En het gebeurt dan, zoals zovele zaken gebeuren, dat hij uitgenodigd wordt door een groep vrienden uit Ieper - waar hij een paar jaren verbleef - die een clubverjaardag te vieren hebben, en op een mistige morgen, begin november, reist hij mee in een ruime bus om de champagnekelders van Reims te bezoeken hoewel hij eerder denkt aan de kathedraal en de blauwe glasramen van Chagall. Als de bus stopt in het centrum van Saint-Quentin volgt hij een ingeving en in plaats van met de groep koffie te gaan drinken in een café, loopt hij de mist in van de wandelstraat, om op het einde ervan de donkere massa te ontmoeten van de Collegiale, onverwacht tot hem gekomen.
Een bedelaar aan de ingang steekt zijn hand uit en hij is terug in de middeleeuwen. Hij komt binnen in de sombere, trillende, hem opzuigende ruimte en er is een gebed in hem dat geen gebed is maar een rust en een aanwezigheid. Hij wist een labyrint in Chartres en in Amiens en hier wordt hij onmiddellijk geconfronteerd met de tegel-tekening van een labyrint in de vloer van de middenbeuk. Hij loopt er over en hij denkt, waarom dit labyrint?
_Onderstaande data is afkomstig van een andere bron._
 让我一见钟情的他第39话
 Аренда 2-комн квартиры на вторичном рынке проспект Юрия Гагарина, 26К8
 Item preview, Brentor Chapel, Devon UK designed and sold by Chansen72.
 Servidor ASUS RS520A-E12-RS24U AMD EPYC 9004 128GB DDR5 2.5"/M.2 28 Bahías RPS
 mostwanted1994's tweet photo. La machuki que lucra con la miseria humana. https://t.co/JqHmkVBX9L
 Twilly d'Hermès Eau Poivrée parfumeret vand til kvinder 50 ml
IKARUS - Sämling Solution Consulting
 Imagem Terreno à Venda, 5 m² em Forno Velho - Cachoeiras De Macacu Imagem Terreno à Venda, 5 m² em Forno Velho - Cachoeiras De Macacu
Hij gaat staan in het centrum ervan en heeft het gevoel dat hij staat in het centrale punt in zijn leven: de dagen die nog komen even talrijk als de dagen die voorbij zijn, niet in aantal, maar wel in intensiteit. Daarna is hij buiten, zijn hand neemt een muntstuk, de waarde van een glas wijn, en legt het in de hand van de man aan de deur. Weer is de mist over hem en keert hij naar de vrienden in het café.
Maar de vraag neemt hij mee: waarom dit labyrint? Hij is in de bus en spreekt erover met een vriend uit het gezelschap, die zoals hij zegde, ook de kerk was binnengegaan, maar het labyrint niet had opgemerkt en nochtans was de middenbeuk stoelenvrij. En de vraag blijft.
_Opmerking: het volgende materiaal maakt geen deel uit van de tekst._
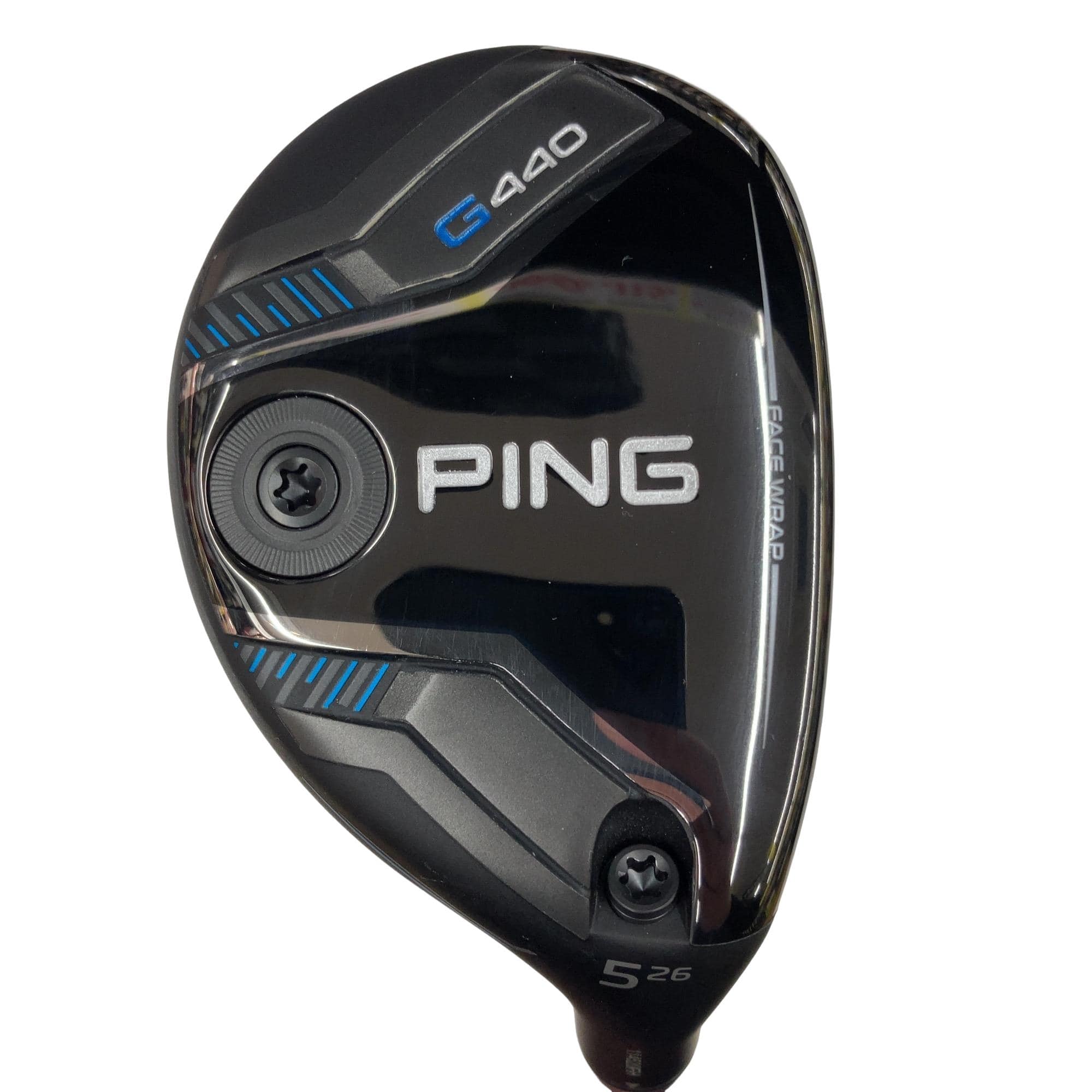 �f�S�S�O�@�t�T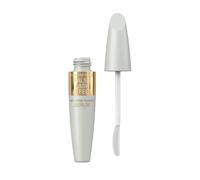 Max Factor False Lash Effect Lash & Brow Serum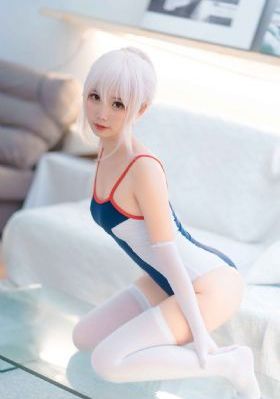 性欧美xxx不卡视频_1080P日本电影免费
Later pas, jaren later zal hij op een dag, dankzij Ouspensky de binding maken met het labyrint. Hij heeft dan al heel wat gelezen over Vézelay, over Suger en de eerste gotiek van Saint-Denis; heel wat gelezen over de eerste gotische kathedralen en dan vooral deze begonnen en gebouwd vóór de dood van de Grootmeester van de Tempeliers op de brandstapel, voor die gelegenheid met groen hout gestookt.
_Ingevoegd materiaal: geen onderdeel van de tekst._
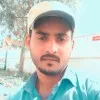 Sandeep Arya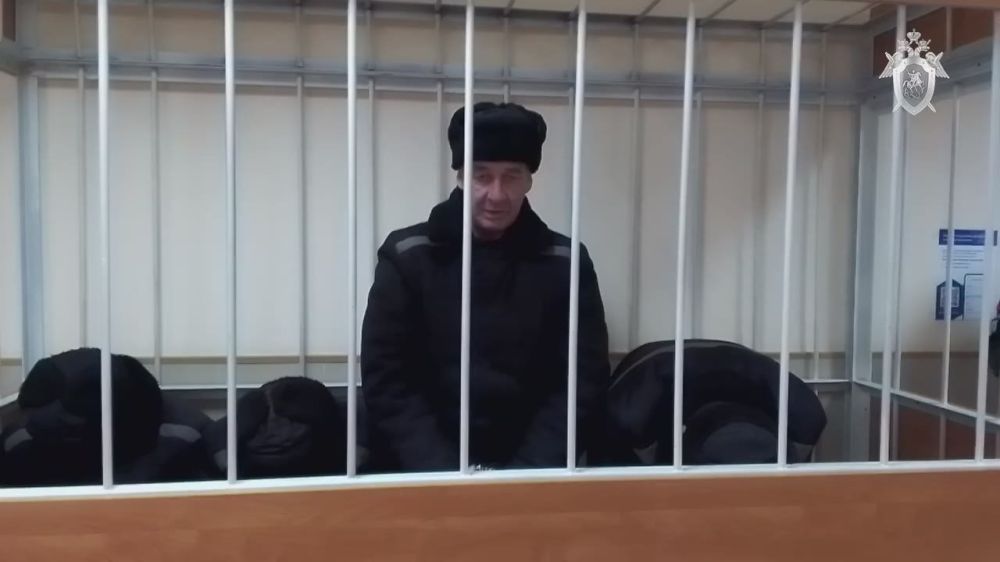 ������� ���������: ��������� ������ �������� ���������� ������������ ������� ��������� ����� �����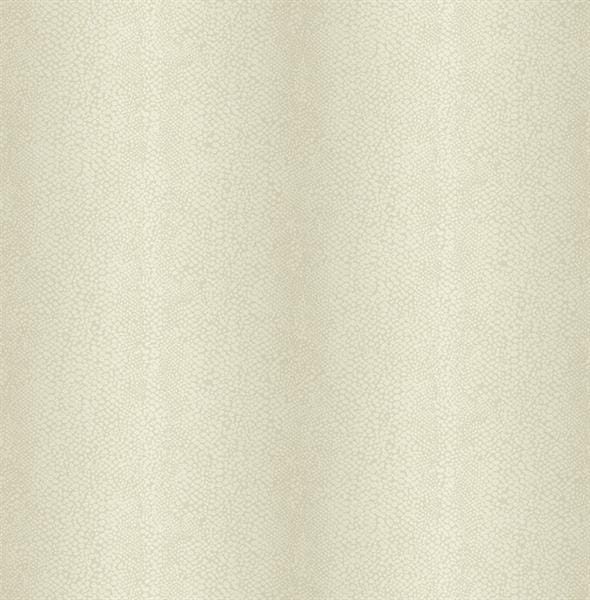 Tapeta Etten Gallerie Continental 1300407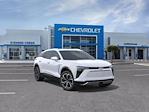 2025 Chevrolet Blazer EV AWD SUV for sale #SS237921 - photo 1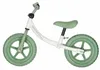 Rowerek biegowy Trike Fix Balance z dzwonkiem zielony Podgląd zdjęcia produktu 18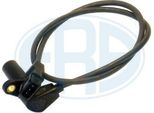 Era 550786A Sensore Albero Motore Generatore Di Impulsi Per Opel Omega B Berlina (V94) 770 Mm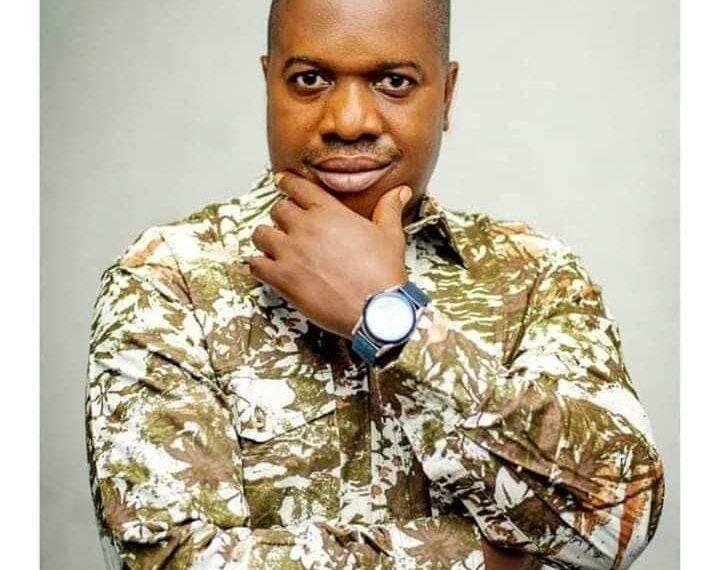 NUJ reacts to building collapse in Delta 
Hij wil nog verder schrijven over dit labyrint, maar andere gedachten staan te drummen om opgetekend te worden, alsof al wat hij ooit gelezen heeft of gedacht, en al wat hij ooit geweest is of droomde te zijn, in blok opduikt zodat er een spanning groeit die niet meer te houden is. Hij denkt, wie is het die me belaagt om verder te gaan of wie is het die ik betoveren wil met woorden, is het een andere persoon in mij die me er toe aanzet of zijn het, zoals hij schreef over Elihoe, de woorden zelf die willen genomen worden en neergezet in een vaste vorm?